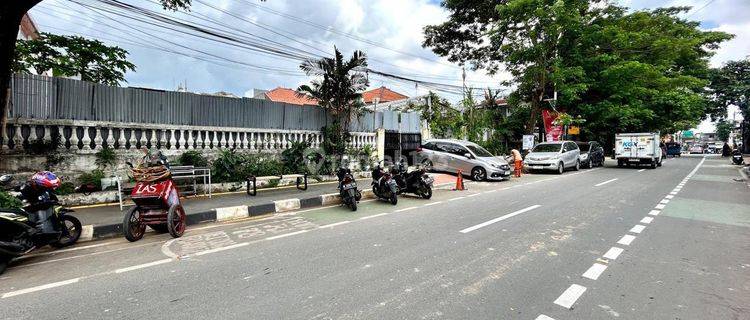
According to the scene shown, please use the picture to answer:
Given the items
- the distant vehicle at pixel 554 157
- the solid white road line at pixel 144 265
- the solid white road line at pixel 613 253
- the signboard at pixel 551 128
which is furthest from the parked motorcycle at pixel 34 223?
the signboard at pixel 551 128

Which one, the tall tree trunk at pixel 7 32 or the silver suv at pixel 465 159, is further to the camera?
the silver suv at pixel 465 159

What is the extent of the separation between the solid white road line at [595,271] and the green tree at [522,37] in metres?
14.9

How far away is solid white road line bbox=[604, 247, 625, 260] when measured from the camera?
---------------
Reproduce all of the records above word for word, leaving out the pictures.

According to the scene shown, please use the picture to answer:
Given the items
- the distant vehicle at pixel 554 157
- the solid white road line at pixel 144 265
- the solid white road line at pixel 613 253
- the signboard at pixel 551 128
which is furthest from the parked motorcycle at pixel 34 223?
the signboard at pixel 551 128

Which one, the tall tree trunk at pixel 7 32 or the silver suv at pixel 465 159, is further to the camera?
the silver suv at pixel 465 159

What is the extent of the separation between the solid white road line at [595,271] and the green tree at [522,37] in metres?
14.9

How far away is solid white road line bbox=[604, 247, 625, 260] when measured from the camera?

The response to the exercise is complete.